TO DO:
- A) Transcribe the passage of the essay on growing locs, starting at "I started growing" and ending at "Is it real?".
- B) In the essay on growing locs, what three things did the writer's answers to "Why did you do it?" depend on?
- C) Take the essay on growing locs further, beginning right after its last sentence.

I started growing my locs five years ago. Since then, I’ve fielded a host of questions from friendsfamilyclassmatescolleaguesrandomstrangers, including but not limited to:

- Do you wash it?

- How do you wash it?

- Can I touch it?

- Does it itch?

- Is it real?

- Does it hurt?

- Don’t you miss your real hair?

- Are you a Rasta?

- Why did you do it?

This last question, now as then, is the hardest to answer. My responses have varied, depending on the questioner, the context of our relationship and how I felt that day. I lacked a substantive, definite, “because.” I didn’t have “the answer” that the questioner – and I – was looking for.

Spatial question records
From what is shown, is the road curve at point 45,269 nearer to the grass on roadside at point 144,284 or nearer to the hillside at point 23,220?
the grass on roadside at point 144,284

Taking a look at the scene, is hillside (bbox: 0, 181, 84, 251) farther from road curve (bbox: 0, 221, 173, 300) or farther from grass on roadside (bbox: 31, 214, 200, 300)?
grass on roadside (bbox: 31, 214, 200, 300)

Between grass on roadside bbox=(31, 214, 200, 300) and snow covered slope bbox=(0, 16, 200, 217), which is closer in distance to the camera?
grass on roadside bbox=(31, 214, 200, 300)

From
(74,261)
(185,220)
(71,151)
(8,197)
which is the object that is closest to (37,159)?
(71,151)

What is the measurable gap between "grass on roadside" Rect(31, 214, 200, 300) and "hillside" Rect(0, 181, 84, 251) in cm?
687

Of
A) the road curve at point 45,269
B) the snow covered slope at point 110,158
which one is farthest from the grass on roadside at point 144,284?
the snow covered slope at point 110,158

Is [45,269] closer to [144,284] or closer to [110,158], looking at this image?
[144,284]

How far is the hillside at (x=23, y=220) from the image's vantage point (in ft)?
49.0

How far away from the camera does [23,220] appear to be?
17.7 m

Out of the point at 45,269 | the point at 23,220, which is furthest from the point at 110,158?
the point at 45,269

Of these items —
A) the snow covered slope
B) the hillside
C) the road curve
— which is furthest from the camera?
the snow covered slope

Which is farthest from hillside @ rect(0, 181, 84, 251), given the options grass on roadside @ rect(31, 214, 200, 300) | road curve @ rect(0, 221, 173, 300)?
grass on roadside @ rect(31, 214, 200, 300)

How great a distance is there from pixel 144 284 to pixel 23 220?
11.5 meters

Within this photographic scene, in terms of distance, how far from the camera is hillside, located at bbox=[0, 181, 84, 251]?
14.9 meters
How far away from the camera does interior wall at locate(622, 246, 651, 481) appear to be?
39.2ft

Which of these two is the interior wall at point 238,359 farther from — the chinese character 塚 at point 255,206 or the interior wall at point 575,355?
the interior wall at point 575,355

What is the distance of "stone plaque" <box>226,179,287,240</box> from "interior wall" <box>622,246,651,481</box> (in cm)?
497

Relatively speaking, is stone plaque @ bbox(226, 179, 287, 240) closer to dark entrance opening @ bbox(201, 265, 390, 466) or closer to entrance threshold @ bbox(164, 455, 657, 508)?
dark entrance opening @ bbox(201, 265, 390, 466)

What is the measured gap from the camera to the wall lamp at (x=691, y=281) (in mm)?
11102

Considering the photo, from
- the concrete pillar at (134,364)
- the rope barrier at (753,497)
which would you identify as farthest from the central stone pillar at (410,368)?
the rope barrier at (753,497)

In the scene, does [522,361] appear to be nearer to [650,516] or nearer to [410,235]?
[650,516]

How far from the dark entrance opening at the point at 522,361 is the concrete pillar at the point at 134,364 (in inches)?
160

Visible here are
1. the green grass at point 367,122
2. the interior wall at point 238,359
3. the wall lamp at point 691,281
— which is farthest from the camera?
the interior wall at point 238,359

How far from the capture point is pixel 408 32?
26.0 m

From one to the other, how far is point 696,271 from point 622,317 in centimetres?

RESULTS OF THE EXERCISE:
- A)
I started growing my locs five years ago. Since then, I’ve fielded a host of questions from friendsfamilyclassmatescolleaguesrandomstrangers, including but not limited to:

- Do you wash it?

- How do you wash it?

- Can I touch it?

- Does it itch?

- Is it real?

- B)
- the questioner
- the context of their relationship
- how the writer felt that day

- C)
Then I read this response to a column by Steven “Freakanomics” Levitt on the economic disadvantages of “sounding black” and of having a “black” or “Asian” name:

But if you’re intelligent and hard working, shouldn’t your resume get you in the door no matter what name is at the top? No, you’re saying. The world doesn’t work like that. But couldn’t it be said that the more HR people who encounter intelligent, hardworking people with names like Shaniqua Keisha Jones, the more people will stop pre-judging people with names like Shaniqua Keisha Jones.

Ditto “sounding black,” having a southern accent or a clearly Asian name. Deleting these things could be construed as self-hate, denial or disingenuousness. Is it better to be sneaky, calculating and take a “by any means necessary” approach in the workforce? Is “sounding black” something people need to apologize for? Do the people who “sound black” need to “invest in” the ability to sound more white? How best to bust a stereotype? By playing into it? Or defying it?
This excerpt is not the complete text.